(EXTRACTED TEXT begins)
It is unutterably sad to observe that the desperately needed transformation of humans simply has not happened quickly enough to avert climate catastrophe. I mourn the end of the holocene period and the splendid, diverse array of life the era which has been our home, the cenozoic. But the basis for true hope lies in the regenerative potential of evolution on Earth. In the end, we must not read Biblical hope locally in terms of life in the holocene, or even in terms of Earth. history The Creator is not simply a middle eastern sky god hanging out in an Islamic Paradise Garden trying to manage his wayward children. “He” is the Unnameable, creator and lord of worlds upon worlds, with no limits. Not only does She (It) not look like your grandfather; God isn’t even a noun, which is form of hypostasy and idolatry. Godding (GK Chesterton) is the process by which the indwelling Source manifests itself throughout Creation.
(EXTRACTED TEXT ends)
● EXERCISE BRIEF
Pick up the essay on climate loss and hope after its last sentence, and carry on its line of thought. The rows that come next are separate material and have no tie to the essay on climate loss and hope.
(ENTRIES PROVIDED begins)
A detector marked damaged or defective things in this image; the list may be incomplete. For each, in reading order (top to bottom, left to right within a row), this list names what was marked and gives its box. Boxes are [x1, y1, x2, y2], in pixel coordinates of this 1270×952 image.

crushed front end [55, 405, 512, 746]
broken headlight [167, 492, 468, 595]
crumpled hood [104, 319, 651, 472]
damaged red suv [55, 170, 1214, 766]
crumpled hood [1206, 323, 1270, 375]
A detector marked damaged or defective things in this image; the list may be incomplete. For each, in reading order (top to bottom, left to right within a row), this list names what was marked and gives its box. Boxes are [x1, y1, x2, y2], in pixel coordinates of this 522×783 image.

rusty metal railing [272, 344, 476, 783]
(ENTRIES PROVIDED ends)
(ENTRIES PROVIDED begins)
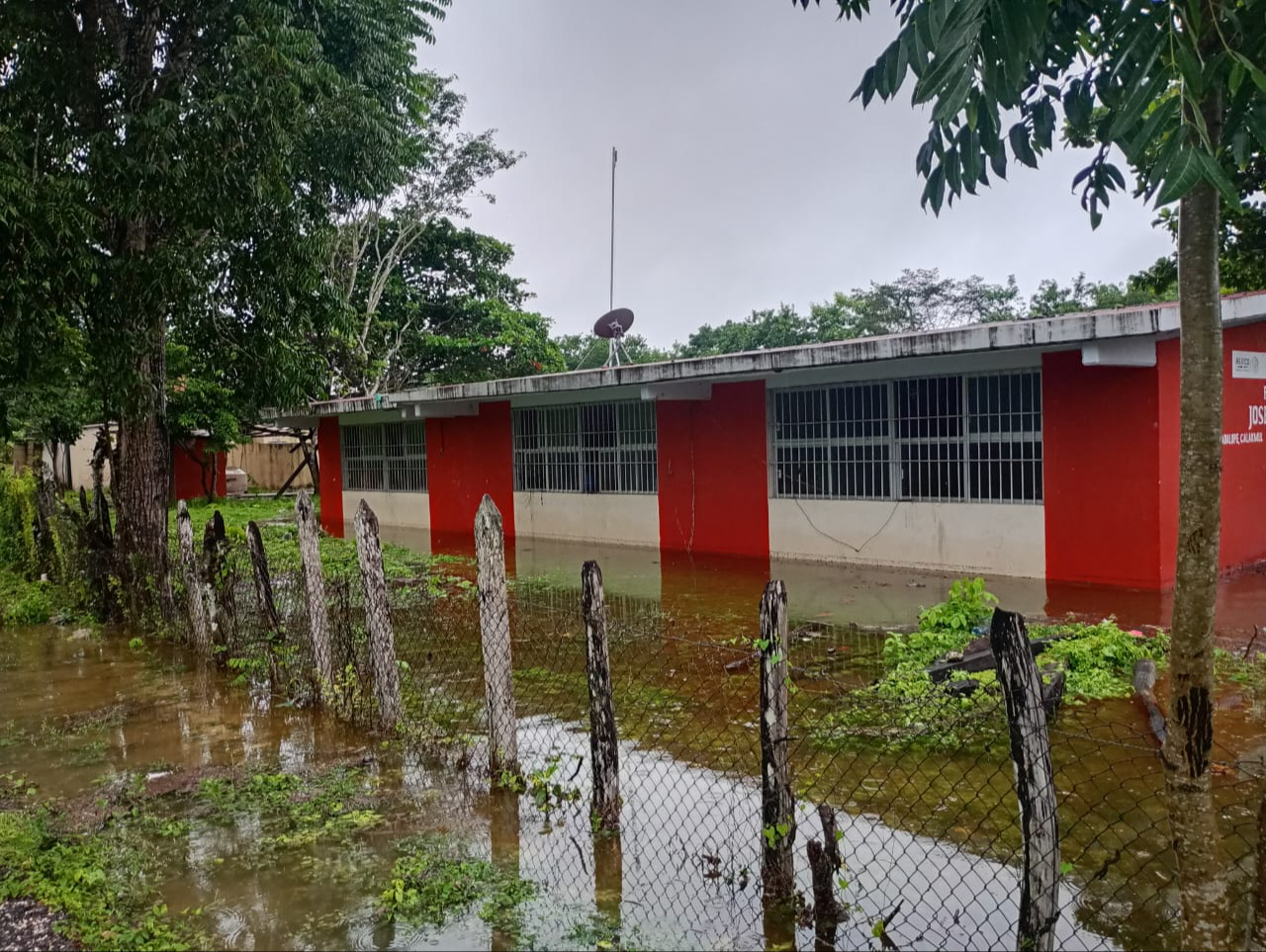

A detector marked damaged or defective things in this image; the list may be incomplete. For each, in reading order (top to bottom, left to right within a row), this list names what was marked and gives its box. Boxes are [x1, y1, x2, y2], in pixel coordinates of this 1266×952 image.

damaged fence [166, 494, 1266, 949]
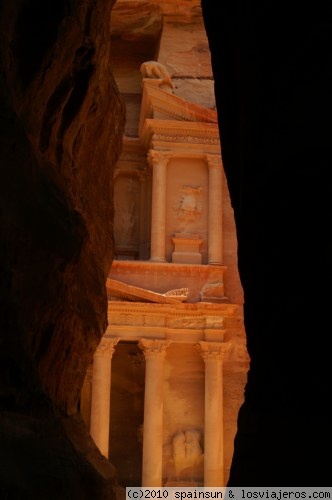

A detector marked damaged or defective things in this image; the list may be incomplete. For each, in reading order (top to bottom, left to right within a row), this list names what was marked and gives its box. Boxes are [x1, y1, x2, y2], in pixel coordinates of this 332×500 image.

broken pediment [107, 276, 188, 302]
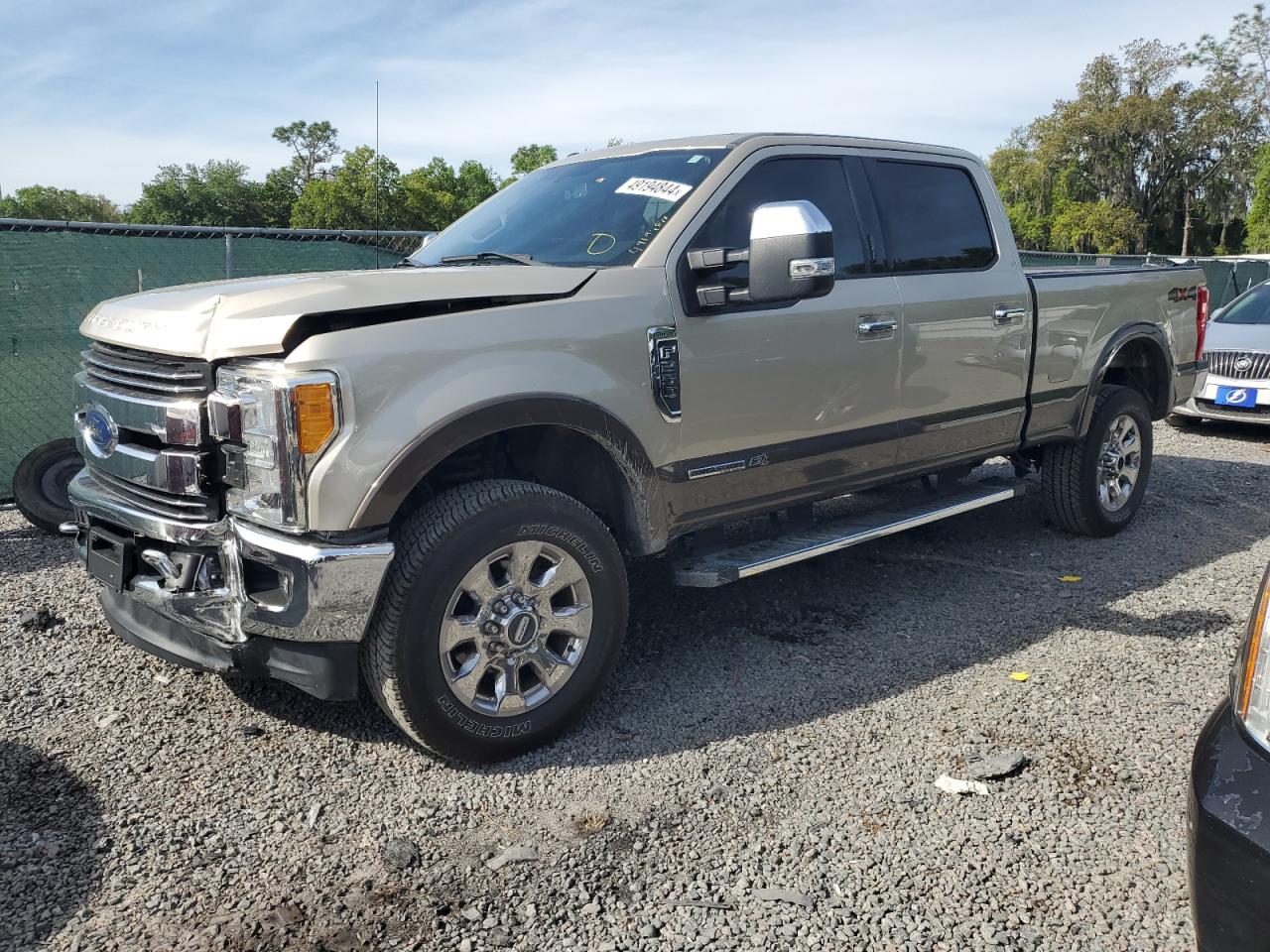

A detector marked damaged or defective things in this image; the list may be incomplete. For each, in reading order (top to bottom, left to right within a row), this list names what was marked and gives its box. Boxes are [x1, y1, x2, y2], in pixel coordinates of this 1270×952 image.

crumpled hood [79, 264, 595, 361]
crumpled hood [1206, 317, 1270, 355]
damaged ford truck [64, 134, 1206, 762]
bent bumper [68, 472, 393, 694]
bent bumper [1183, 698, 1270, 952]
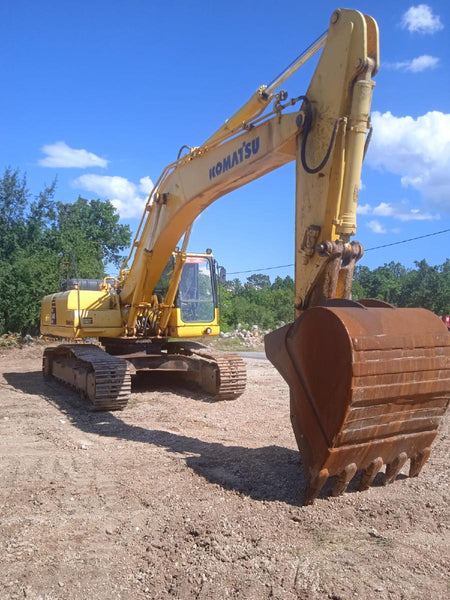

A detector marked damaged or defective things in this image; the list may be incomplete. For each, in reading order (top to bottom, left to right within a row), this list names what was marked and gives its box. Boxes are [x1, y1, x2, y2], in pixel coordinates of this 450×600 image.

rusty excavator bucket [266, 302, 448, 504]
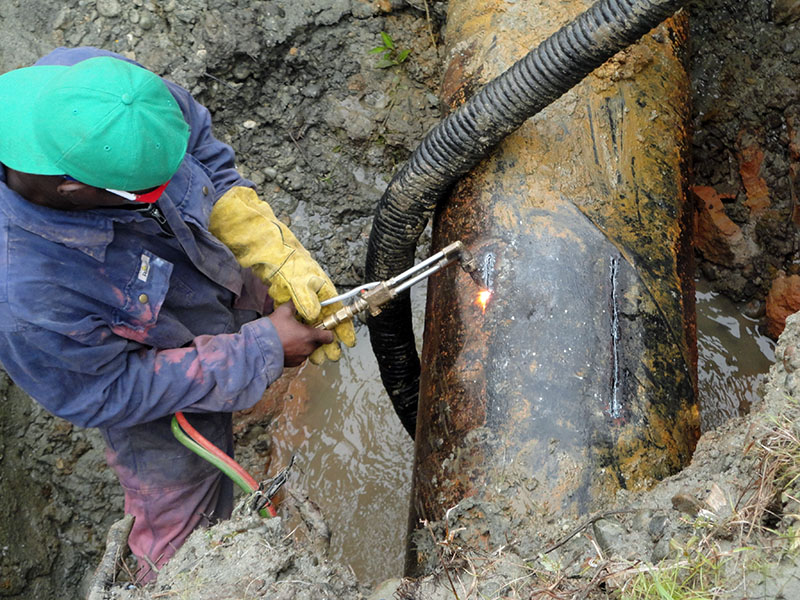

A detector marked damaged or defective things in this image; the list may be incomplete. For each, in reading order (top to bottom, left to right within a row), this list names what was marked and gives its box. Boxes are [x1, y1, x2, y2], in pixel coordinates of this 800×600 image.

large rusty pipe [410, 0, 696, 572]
(ENTRIES PROVIDED ends)
(ENTRIES PROVIDED begins)
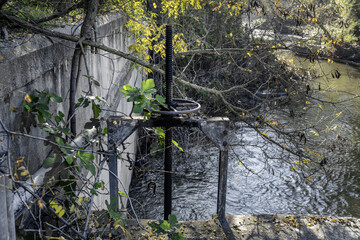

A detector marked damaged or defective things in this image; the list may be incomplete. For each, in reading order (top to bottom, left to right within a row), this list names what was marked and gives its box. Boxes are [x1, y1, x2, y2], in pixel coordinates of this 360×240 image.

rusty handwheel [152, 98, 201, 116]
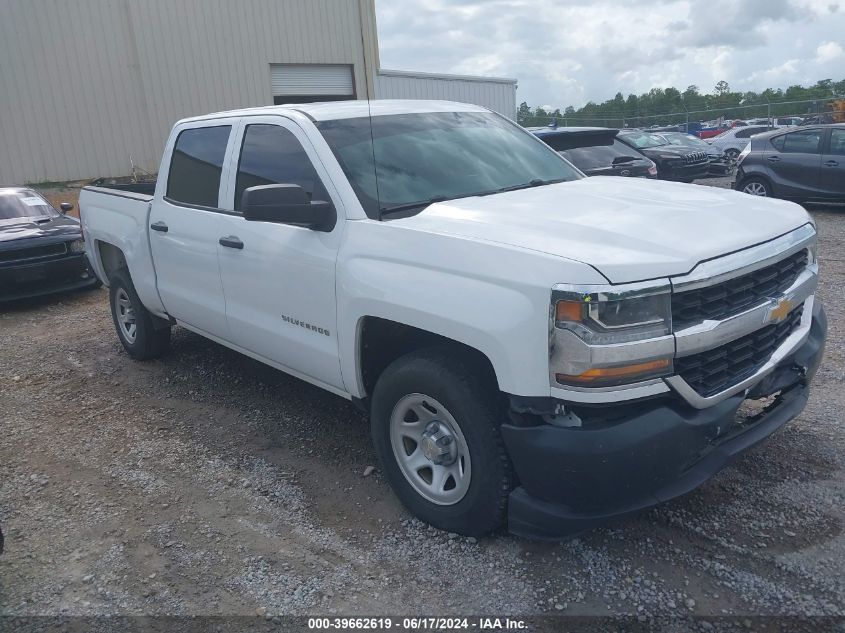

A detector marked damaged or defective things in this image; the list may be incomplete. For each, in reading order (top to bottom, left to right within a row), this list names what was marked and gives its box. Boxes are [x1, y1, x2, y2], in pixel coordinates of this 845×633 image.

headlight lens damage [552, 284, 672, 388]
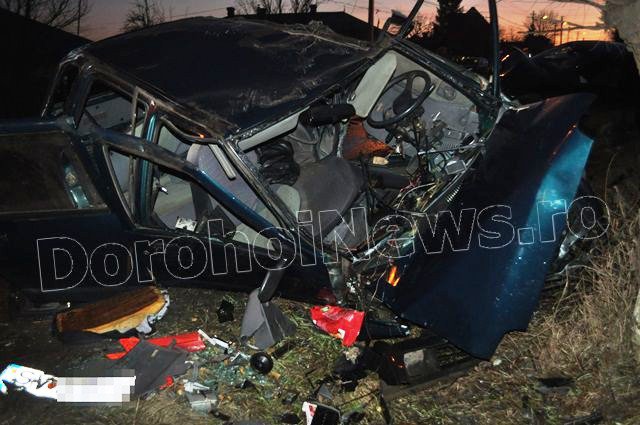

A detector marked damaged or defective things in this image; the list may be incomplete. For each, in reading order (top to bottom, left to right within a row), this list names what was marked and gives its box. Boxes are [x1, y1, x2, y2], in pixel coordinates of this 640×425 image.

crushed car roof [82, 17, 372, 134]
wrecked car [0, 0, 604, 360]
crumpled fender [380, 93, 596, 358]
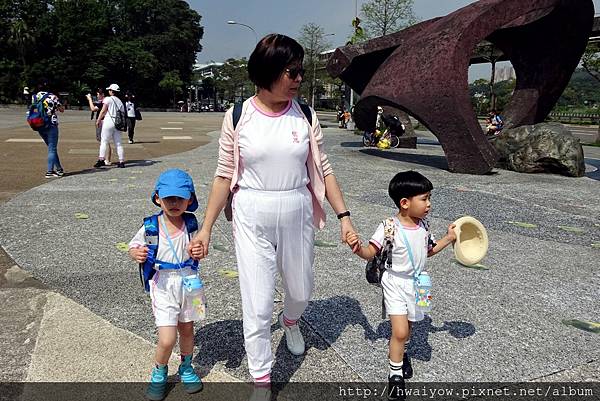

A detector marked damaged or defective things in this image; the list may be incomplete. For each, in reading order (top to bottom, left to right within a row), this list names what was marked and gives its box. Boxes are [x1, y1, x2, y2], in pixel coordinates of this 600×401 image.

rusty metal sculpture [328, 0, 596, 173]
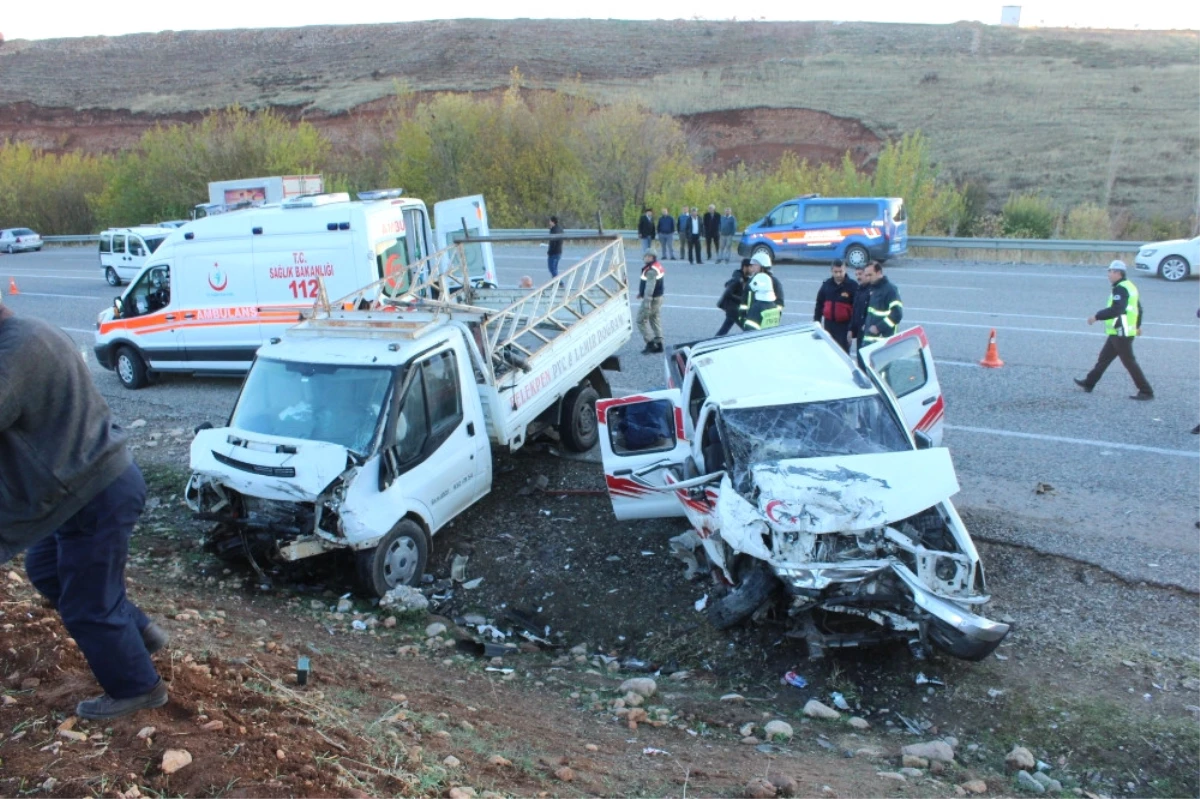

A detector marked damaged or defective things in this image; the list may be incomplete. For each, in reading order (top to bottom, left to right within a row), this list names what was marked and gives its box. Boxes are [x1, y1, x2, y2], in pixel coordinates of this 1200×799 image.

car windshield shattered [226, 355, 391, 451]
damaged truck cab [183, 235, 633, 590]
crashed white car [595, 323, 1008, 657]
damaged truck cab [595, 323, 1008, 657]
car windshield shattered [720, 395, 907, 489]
(ENTRIES PROVIDED ends)
● ANSWER SPACE
I have many conversations these days with folks where we agree that those of us alive today will neither save nor lose the Earth, for she will endure. The biggest fault in the Nathaniel Rich piece is in the false title, chosen for dramatic effect, “Losing Earth.” Balderdash. As I have posted here before, there are one to two billion years of evolutionary history ahead of us on this sweet spot in the Universe. And now astronomers and astrophysicists are realizing another insight of the ancient Hindus, that the universe is not a one-time event. It is not a Big Bang as much as a Big Bounce. The cosmological theory that has reigned during my lifetime is fast being replaced by one that fits the facts better. The universe appears, ends, and reappears. It is regenerative. That is another story, one which both reinforces a sense of covenant stewardship towards the Deep Future and helps us forgive ourselves for failing this time around.